Some packer recipes contain two different types of items: a primary item, and a secondary item that we call the packaging or binding item. The packer expects for every N of the primary item (usually 4, 6, or 8), the packer recipe uses one of the packaging item. To select one of these recipes, you need to put a sample of the packaging item in the solid blue control slot.

Defined to pack using two items.

For automated packing, make sure the blue input slot is supplied with the item defined in the blue control slot. Note that the blue input slot is fed from above ONLY while the green input slots can be fed from one or more sides.

A packer in action!

How to Use Un-Packer Hopper…Same As Packer…Kind-of

You setup un-packers the same way as packers; the un-packer simply does an automatic "undo" of the packer recipe you select. The big difference is that the un-packer will expect as its input, the output of the same recipe when defined in a packer. So, for the melon block packer example shown above, an un-packer would expect to receive as inputs melon blocks which it would unpack into 9 melon slices as its own output.

 An un-packer's GUI.

Defined to unpack melon blocks.

Because an un-packer can produce a lot of items quickly, you can use a large heavy-duty un-packer to increase the hopper's own output storage to 24 slots to get a nice buffer if the un-packer feeds into a regular hopper or chest. Both types of un-packers are lossless which means they will not unpack a storage block unless there is room for all of the resulting items in its output slots.

A heavy-duty un-packer in action!

Automatic Packer Recipe Registration

All of the standard Minecraft storage item and block crafting recipes are pre-registered as packer recipes. Before v4, these built-in recipes were composed of only those items that are convertible from one form (unpacked) to the other (packed) and back again. So for instance, there was no packer recipe defined automatically to pack string into wool blocks or quartz into quartz blocks as these are not reversible in vanilla Minecraft. As of v4 and Minecraft 1.12, there are several exceptions to this general guideline; now you can pack items like string and glowstone dust.

If the built-in recipes do not include the storage blocks you want to make, you can also ask Smart-Hoppers to check all of your registered crafting recipes, including mod recipes, to see if there are any that would make valid packer recipes and automatically register them as such.
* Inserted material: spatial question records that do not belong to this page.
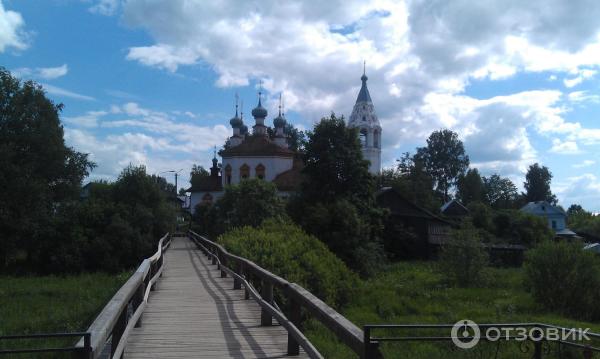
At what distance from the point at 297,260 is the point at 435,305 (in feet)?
36.8

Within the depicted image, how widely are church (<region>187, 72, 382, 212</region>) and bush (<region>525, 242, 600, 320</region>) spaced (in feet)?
122

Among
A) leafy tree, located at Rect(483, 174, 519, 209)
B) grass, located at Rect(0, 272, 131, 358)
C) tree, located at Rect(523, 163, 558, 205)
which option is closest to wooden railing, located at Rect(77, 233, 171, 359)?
grass, located at Rect(0, 272, 131, 358)

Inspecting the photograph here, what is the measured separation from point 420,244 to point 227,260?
34.6 metres

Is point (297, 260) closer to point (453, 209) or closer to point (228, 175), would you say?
point (453, 209)

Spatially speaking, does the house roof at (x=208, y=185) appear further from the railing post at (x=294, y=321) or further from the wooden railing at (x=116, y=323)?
the railing post at (x=294, y=321)

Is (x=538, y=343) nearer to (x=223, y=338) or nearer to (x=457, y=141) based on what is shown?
(x=223, y=338)

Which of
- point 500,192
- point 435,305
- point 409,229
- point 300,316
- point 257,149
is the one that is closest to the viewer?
point 300,316

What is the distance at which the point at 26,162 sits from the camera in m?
42.1

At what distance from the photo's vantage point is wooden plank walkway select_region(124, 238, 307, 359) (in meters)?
7.43

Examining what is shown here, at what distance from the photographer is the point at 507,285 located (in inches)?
1369

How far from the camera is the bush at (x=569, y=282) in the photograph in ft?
87.5

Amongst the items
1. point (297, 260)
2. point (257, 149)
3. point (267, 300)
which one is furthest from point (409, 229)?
point (267, 300)

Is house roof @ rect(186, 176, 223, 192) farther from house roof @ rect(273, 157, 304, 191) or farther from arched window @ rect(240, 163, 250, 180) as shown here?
house roof @ rect(273, 157, 304, 191)

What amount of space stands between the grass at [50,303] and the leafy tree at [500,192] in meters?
71.2
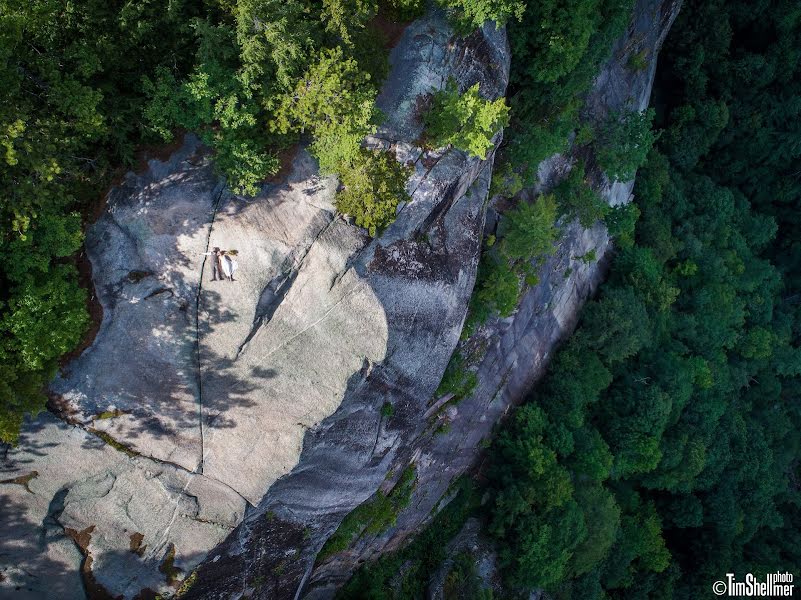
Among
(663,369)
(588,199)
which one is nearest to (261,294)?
(588,199)

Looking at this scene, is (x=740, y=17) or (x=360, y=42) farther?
(x=740, y=17)

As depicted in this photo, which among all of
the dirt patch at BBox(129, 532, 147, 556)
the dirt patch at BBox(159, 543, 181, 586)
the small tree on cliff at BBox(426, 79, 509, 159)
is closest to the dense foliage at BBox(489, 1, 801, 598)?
the dirt patch at BBox(159, 543, 181, 586)

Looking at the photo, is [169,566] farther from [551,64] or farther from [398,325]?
[551,64]

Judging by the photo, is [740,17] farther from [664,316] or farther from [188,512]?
[188,512]

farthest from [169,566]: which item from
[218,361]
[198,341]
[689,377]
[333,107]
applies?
[689,377]

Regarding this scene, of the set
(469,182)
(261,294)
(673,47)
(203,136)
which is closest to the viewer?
(203,136)

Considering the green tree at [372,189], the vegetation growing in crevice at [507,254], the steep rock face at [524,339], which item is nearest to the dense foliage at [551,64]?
the vegetation growing in crevice at [507,254]
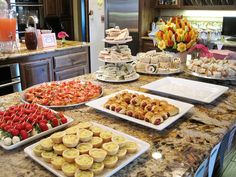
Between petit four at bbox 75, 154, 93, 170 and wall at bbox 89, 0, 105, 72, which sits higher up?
wall at bbox 89, 0, 105, 72

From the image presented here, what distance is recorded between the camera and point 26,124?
3.31ft

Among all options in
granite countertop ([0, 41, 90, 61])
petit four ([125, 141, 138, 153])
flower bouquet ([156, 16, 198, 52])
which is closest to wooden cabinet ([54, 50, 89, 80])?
granite countertop ([0, 41, 90, 61])

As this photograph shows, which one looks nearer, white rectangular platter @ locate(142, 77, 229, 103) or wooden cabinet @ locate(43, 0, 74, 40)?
white rectangular platter @ locate(142, 77, 229, 103)

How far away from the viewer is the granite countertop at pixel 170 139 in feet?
2.74

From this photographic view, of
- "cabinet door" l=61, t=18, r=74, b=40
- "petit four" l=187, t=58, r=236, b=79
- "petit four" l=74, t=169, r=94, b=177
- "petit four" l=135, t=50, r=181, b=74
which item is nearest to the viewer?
"petit four" l=74, t=169, r=94, b=177

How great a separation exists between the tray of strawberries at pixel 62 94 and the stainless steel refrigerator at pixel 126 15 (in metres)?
3.14

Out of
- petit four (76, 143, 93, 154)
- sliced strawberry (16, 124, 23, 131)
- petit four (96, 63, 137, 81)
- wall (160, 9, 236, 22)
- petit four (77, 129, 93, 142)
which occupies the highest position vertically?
wall (160, 9, 236, 22)

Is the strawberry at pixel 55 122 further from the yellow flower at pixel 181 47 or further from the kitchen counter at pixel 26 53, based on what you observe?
the kitchen counter at pixel 26 53

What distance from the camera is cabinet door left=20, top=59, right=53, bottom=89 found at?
2.69 metres

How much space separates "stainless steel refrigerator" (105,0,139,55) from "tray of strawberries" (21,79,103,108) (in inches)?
124

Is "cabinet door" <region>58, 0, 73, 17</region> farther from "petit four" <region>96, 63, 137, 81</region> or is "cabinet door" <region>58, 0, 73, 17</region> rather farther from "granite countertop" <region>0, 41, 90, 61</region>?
"petit four" <region>96, 63, 137, 81</region>

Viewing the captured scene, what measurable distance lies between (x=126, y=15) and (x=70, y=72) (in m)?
1.95

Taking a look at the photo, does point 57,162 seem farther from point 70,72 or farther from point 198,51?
point 70,72

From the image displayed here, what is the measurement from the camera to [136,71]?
2.02 meters
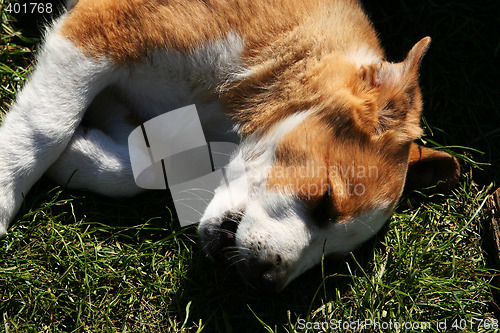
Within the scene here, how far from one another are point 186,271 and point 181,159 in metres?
0.75

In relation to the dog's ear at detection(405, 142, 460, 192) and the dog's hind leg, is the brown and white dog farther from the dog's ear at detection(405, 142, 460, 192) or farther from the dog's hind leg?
the dog's ear at detection(405, 142, 460, 192)

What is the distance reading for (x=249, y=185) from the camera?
11.2 feet

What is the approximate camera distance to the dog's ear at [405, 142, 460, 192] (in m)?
3.94

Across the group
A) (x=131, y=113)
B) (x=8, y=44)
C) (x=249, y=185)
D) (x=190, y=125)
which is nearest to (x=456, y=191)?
(x=249, y=185)

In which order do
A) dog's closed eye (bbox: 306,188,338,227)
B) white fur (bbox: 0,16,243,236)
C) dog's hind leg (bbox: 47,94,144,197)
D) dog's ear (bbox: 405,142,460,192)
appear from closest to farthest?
dog's closed eye (bbox: 306,188,338,227), white fur (bbox: 0,16,243,236), dog's hind leg (bbox: 47,94,144,197), dog's ear (bbox: 405,142,460,192)

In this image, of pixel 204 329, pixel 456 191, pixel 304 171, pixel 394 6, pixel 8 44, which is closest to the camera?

To be valid the recipe would have to conform to the simple storage block pattern of the vanilla blocks. To turn this option on, run Minecraft at least once with Smart-Hoppers installed, exit, and edit the Smart-Hopper's configuration file as highlighted below for servers; for single player just use the mod configuration GUI screens.

"c recipes" {
    # Set to true to enable auto-discovery of packer recipes.
    B:auto_discover_storage_blocks=true
}

If your storage block recipes require two items or just don't conform to the simple storage block recipe, the owning mod must register a custom packer recipe through the Smart-Hoppers API.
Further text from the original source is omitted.